DIRECTIONS FOR THIS TASK:
I'd like the records transcribed exactly, leaving the images out.

── DATA RECORDS

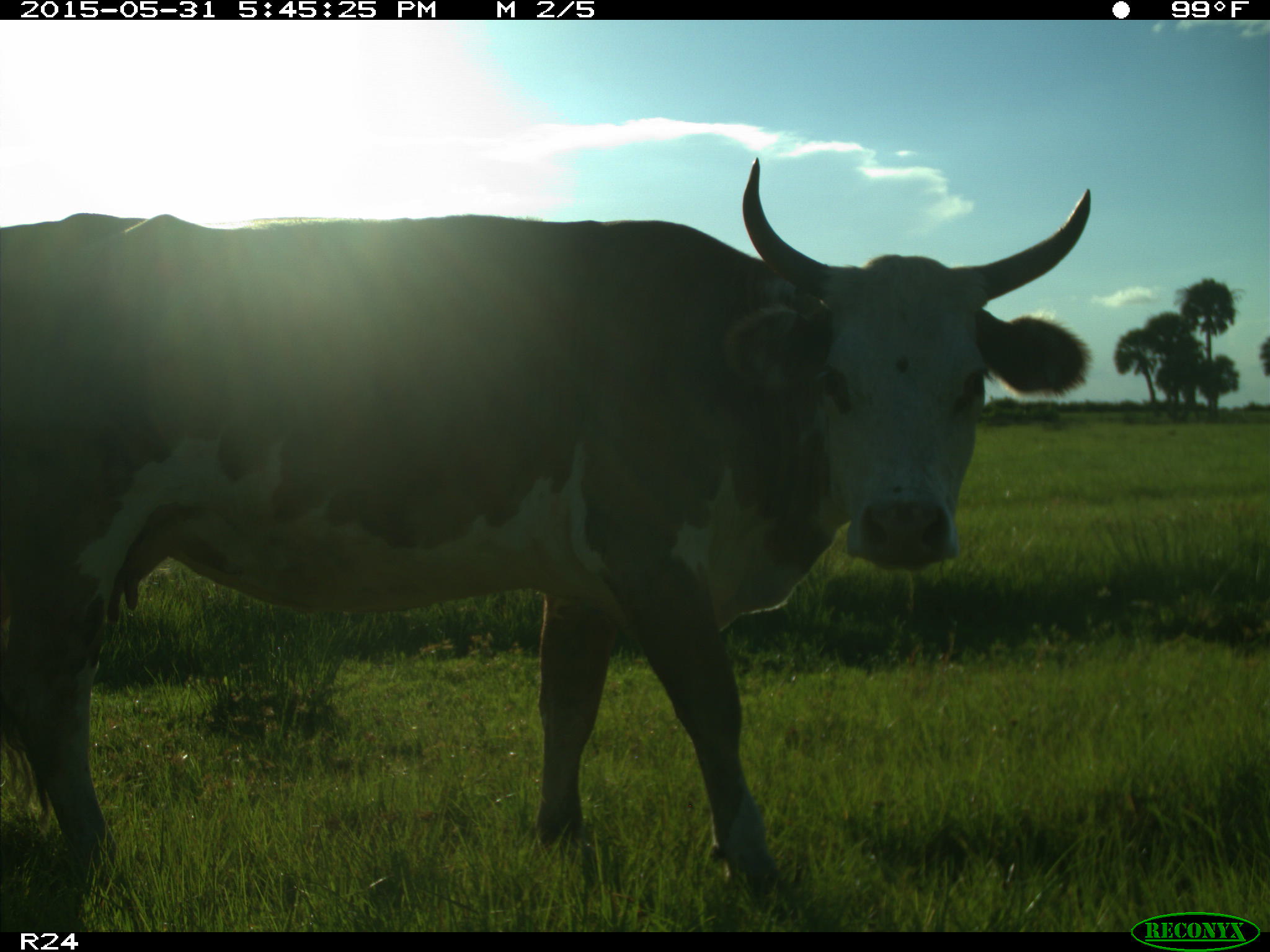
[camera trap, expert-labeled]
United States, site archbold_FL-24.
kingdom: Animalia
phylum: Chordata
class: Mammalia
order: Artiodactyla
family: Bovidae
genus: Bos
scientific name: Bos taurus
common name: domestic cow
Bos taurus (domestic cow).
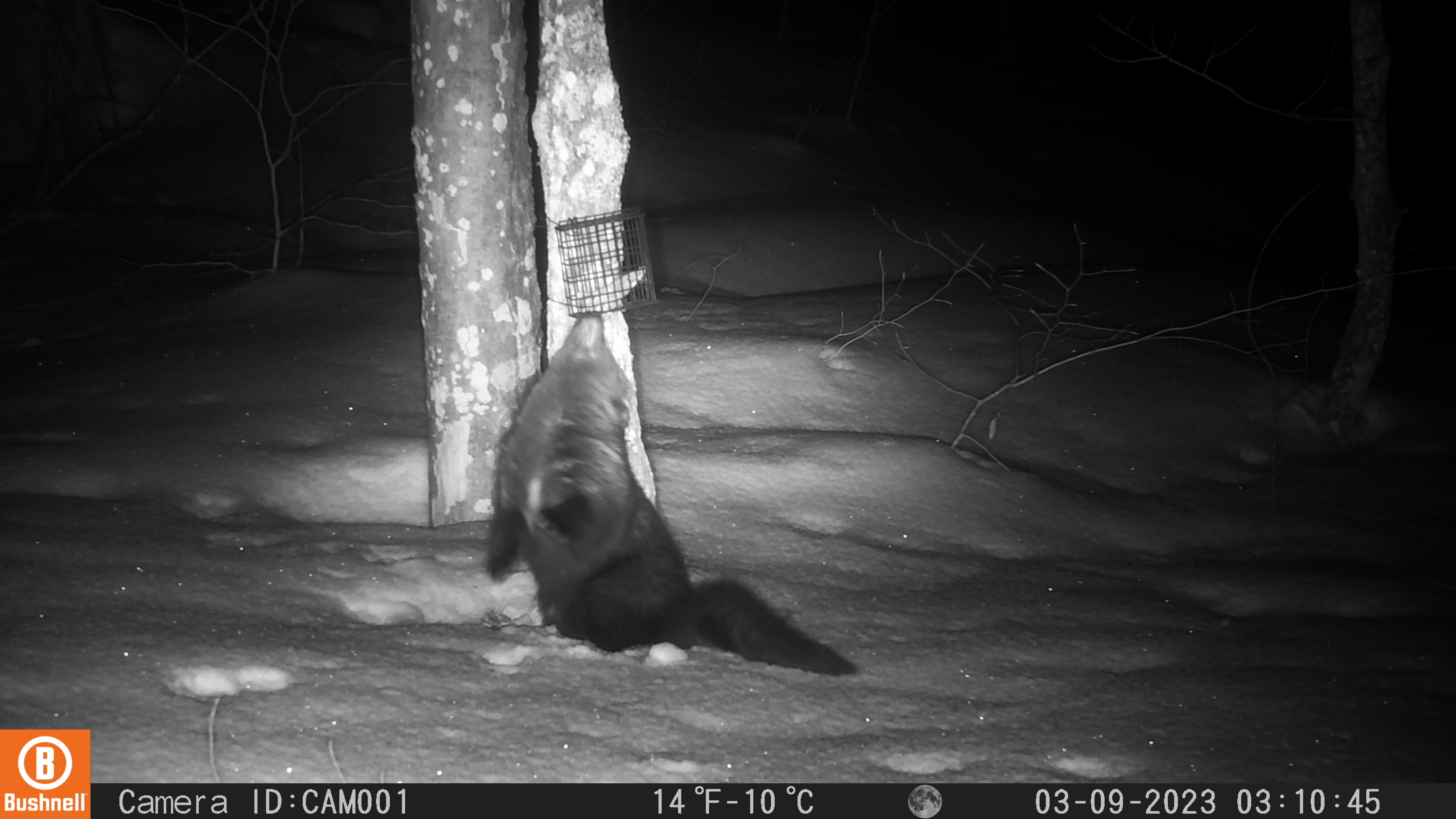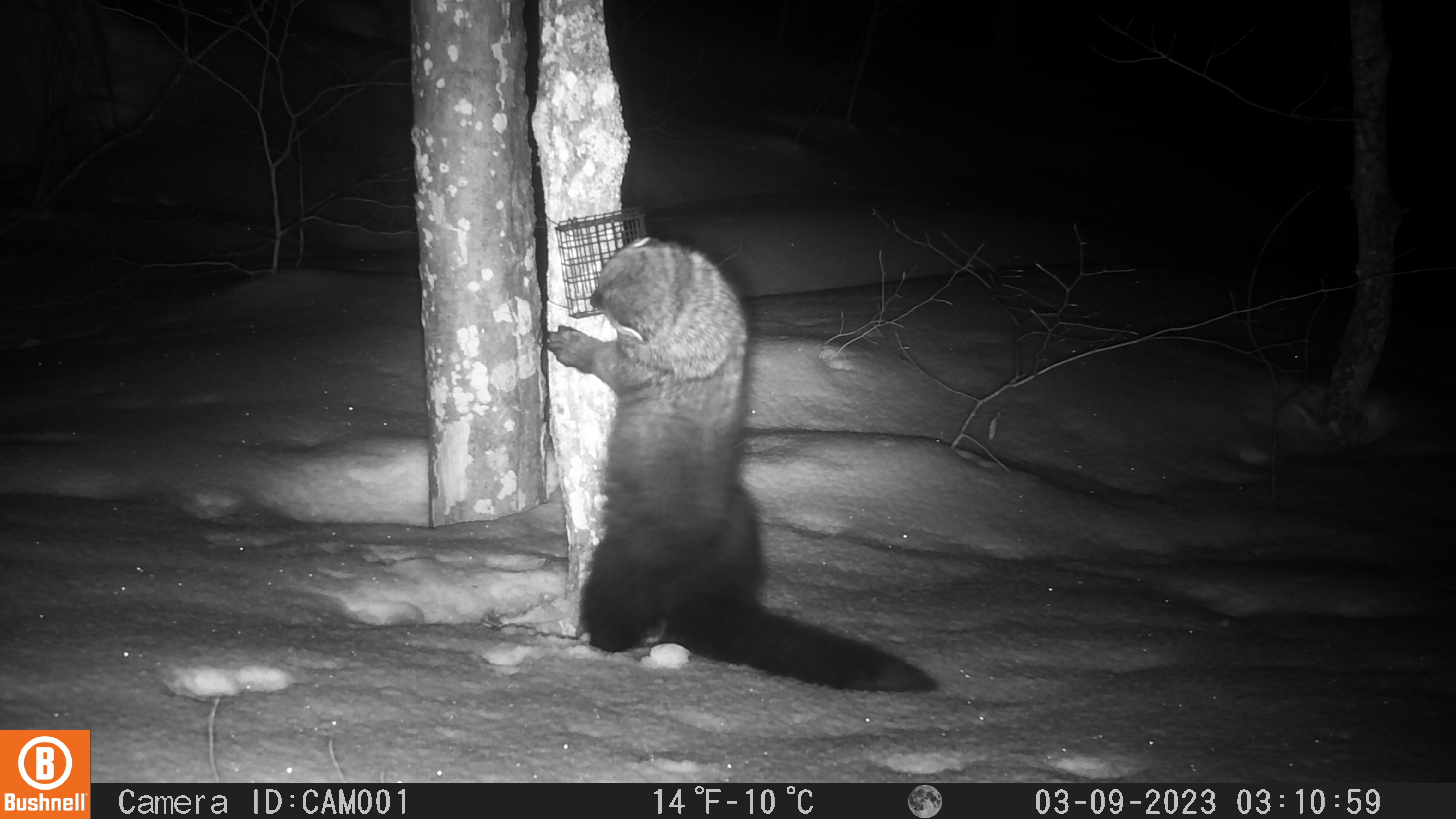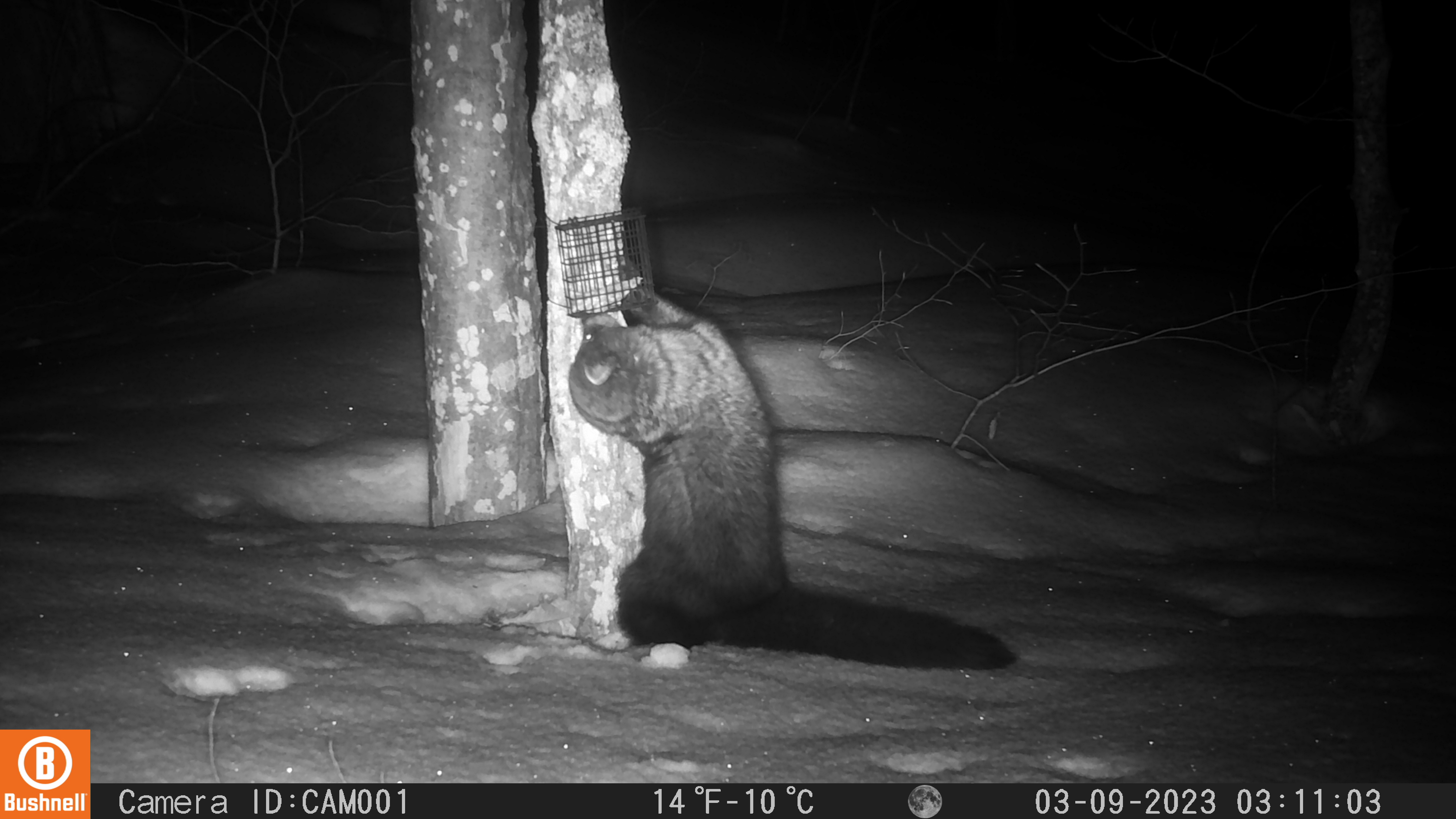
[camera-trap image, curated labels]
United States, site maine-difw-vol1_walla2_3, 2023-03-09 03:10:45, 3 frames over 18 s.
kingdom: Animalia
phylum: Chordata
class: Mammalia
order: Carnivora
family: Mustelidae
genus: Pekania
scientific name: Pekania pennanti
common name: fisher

────

ANSWER TO THIS TASK:
[camera trap, expert-labeled]
United States, site archbold_FL-24.
kingdom: Animalia
phylum: Chordata
class: Mammalia
order: Artiodactyla
family: Bovidae
genus: Bos
scientific name: Bos taurus
common name: domestic cow
Bos taurus (domestic cow).
[camera-trap image, curated labels]
United States, site maine-difw-vol1_walla2_3, 2023-03-09 03:10:45, 3 frames over 18 s.
kingdom: Animalia
phylum: Chordata
class: Mammalia
order: Carnivora
family: Mustelidae
genus: Pekania
scientific name: Pekania pennanti
common name: fisher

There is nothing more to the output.